1.234 = one and two hundred thirty-four thousandths
1,234 = one thousand two hundred thirty-four
However it can happen quite often to find numeric data that violates these conventions.
How to handle
Scenario | Query | Result |
We just need to read it correctly from text type and save it as numeric type. | to_number('1,234,567.009678' , '999G999G999G999D999999'::text) | 1234567.009678 |
Negative sign is at the end of the number. | to_number('123,456,789.01-', '999999999G999D999S'::text); | -123456789.01 |
In the following example, you can find some common scenarios and how to fix them.
If our data already complies with the common standard (dot for decimal and comma for thousands separators):
Scenario | Query | Result |
We just need to read it correctly from text type and save it as numeric type. | to_number('1,234,567.009678' , '999G999G999G999D999999'::text) | 1234567.009678 |
Negative sign is at the end of the number. | to_number('123,456,789.01-', '999999999G999D999S'::text); | -123456789.01 |
If our data does NOT comply with the common standard:
Scenario | Query | Result |
It uses dot for thousands and comma for decimal separators (eg. 1.200 and 1,2). | NULLIF(replace(replace('5.295,22' , '.'::text, ''::text), ','::text, '.'::text), ''::text)::numeric | 5295.22 |
It uses comma for decimal separator (1,2) and nothing for thousands separator (1200). | NULLIF(replace('2271,02', ','::text, '.'::text), ''::text)::numeric | 2271.02 |
Complex fields types
At the moment crystal is not supporting complex fields like “Json objects“ for Postgres or “LOB“ for Oracle. If in a table such field types are present, crystal will not be able to use them in the topic configuration process, nor will she be able to preview the related data.
Note that, for Oracle, all the data types described here are not supported.
Product limitations
Before we start to dive into the data preparation details, take a look at this article to know more about crystal’s limitations.
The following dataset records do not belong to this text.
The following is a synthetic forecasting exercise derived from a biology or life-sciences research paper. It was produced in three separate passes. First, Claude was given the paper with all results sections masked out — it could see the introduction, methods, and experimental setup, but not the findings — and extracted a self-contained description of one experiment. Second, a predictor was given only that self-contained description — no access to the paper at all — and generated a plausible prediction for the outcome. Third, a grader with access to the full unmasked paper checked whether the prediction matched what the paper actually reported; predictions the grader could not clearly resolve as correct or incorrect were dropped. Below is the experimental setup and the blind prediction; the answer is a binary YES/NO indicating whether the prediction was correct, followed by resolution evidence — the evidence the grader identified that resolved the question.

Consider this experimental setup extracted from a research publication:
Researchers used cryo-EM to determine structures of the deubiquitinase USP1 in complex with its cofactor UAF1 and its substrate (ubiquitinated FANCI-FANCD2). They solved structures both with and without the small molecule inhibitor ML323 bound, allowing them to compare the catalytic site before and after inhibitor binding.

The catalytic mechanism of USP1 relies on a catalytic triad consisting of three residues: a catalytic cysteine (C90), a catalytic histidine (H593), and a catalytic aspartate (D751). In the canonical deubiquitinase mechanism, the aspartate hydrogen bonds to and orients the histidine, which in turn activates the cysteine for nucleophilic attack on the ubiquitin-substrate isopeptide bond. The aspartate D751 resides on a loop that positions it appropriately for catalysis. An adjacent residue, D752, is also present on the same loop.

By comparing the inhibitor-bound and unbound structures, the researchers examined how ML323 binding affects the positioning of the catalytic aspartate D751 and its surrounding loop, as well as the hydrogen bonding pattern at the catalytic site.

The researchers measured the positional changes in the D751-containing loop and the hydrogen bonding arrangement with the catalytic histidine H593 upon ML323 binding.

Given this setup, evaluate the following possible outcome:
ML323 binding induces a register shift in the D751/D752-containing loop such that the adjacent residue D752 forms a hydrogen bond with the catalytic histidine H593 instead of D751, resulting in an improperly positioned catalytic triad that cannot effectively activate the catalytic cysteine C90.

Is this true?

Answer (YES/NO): YES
Data Preparation Outside Crystal
The topic configuration is a key process for the success of the crystal project, that’s why it is extremely important to provide a clean data structure by following some guidelines.
The main entity
A data source is mainly composed of tables that are also made of columns.
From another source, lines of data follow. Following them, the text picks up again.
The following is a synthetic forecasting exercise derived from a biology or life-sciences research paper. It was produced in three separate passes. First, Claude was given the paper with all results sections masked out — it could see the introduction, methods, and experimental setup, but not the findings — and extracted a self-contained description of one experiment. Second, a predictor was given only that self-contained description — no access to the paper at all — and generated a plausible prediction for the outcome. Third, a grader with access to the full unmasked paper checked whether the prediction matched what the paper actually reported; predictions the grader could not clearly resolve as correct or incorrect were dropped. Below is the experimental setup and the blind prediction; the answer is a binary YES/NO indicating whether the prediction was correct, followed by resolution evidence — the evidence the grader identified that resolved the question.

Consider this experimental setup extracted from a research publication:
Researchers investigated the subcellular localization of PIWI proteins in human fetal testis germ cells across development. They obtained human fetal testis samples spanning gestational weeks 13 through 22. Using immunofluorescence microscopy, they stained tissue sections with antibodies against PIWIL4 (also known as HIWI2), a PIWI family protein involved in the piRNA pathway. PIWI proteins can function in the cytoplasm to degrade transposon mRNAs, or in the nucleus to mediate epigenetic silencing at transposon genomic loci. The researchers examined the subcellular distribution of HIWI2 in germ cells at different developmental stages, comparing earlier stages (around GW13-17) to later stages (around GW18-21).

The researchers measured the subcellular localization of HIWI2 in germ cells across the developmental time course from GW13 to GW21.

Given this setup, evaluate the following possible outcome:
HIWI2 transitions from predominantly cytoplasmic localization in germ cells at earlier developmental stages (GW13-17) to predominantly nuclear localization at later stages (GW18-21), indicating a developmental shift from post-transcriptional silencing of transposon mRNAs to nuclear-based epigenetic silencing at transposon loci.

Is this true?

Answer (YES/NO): YES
Main entities can be configured by using a simple rule of thumb:
One column = one main entity
This is the suggested and recommended approach for most cases. Each column must contain the values or content of a single entity.
For example, let’s consider that we have to create a topic whose main entity is “Sales” and this is our data:
Product | City | Channel | Sales | Chargebacks |
Product 1 | Milan | Online | $20,56 | $0 |
Product 2 | London | Store | $50,36 | $0 |
Product 1 | Turin | Online | $97,76 | $0 |
Product 1 | New York | Store | $190,12 | $0 |
In this case Sales will be our main entity. Other main entities, such as the chargebacks in our example, can be configured on the related column.
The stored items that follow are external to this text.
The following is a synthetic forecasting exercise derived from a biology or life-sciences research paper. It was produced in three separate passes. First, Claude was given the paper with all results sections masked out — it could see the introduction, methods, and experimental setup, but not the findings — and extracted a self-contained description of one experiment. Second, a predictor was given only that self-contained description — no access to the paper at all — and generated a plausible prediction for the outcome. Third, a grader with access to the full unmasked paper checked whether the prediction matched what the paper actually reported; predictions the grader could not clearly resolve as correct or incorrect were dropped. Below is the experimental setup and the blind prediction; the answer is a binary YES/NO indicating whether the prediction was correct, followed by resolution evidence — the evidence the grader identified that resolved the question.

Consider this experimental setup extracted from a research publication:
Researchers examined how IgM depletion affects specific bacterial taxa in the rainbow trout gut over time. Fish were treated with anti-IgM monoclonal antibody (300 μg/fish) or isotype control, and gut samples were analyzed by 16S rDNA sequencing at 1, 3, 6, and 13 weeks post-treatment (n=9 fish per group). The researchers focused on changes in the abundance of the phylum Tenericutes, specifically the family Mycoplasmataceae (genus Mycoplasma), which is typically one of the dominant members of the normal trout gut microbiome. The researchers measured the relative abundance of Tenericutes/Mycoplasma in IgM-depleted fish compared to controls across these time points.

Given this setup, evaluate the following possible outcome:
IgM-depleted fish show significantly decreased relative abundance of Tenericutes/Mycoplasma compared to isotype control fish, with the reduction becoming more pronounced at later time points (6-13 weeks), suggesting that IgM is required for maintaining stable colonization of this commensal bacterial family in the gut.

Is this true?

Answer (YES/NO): NO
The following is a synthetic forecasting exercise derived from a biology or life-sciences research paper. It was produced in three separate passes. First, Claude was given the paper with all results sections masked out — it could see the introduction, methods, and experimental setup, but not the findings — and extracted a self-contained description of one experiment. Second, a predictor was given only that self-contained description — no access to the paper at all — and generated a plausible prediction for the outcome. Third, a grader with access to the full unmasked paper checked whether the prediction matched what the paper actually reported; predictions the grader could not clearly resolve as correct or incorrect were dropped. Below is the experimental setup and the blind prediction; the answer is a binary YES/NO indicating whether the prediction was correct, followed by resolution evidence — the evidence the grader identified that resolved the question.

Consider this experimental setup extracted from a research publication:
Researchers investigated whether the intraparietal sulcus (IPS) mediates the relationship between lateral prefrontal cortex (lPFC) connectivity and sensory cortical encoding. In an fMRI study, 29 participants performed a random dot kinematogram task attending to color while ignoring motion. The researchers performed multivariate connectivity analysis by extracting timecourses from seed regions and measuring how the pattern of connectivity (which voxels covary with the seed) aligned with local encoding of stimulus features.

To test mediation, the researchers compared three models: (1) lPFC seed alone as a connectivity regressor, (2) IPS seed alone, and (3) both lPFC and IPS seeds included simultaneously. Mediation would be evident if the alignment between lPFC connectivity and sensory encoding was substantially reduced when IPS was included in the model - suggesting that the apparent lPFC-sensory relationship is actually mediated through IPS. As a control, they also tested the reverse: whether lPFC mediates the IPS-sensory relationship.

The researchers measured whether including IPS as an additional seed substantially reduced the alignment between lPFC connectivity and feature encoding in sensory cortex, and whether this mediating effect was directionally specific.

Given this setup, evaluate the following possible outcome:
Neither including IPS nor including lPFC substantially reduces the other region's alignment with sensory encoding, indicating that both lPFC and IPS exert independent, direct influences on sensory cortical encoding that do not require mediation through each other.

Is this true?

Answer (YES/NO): NO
A crucially important factor to keep in mind is that entities’ aliases MUST be unique , therefore we will not be able to name another main entity within crystal “Sales”.
Also note that:
If, conceptually, there are multiple columns that refer to generic “sales”, they need to be centralized in the same column and in the same table to enable the entity “sales” to be unique in the conversation and allow the system to identify the source field.
if there are multiple sales columns that conceptually have differences (e.g. actual sales & budget sales), they can be different columns and can have different alias names (such as “actual sales“ and “budget sales”).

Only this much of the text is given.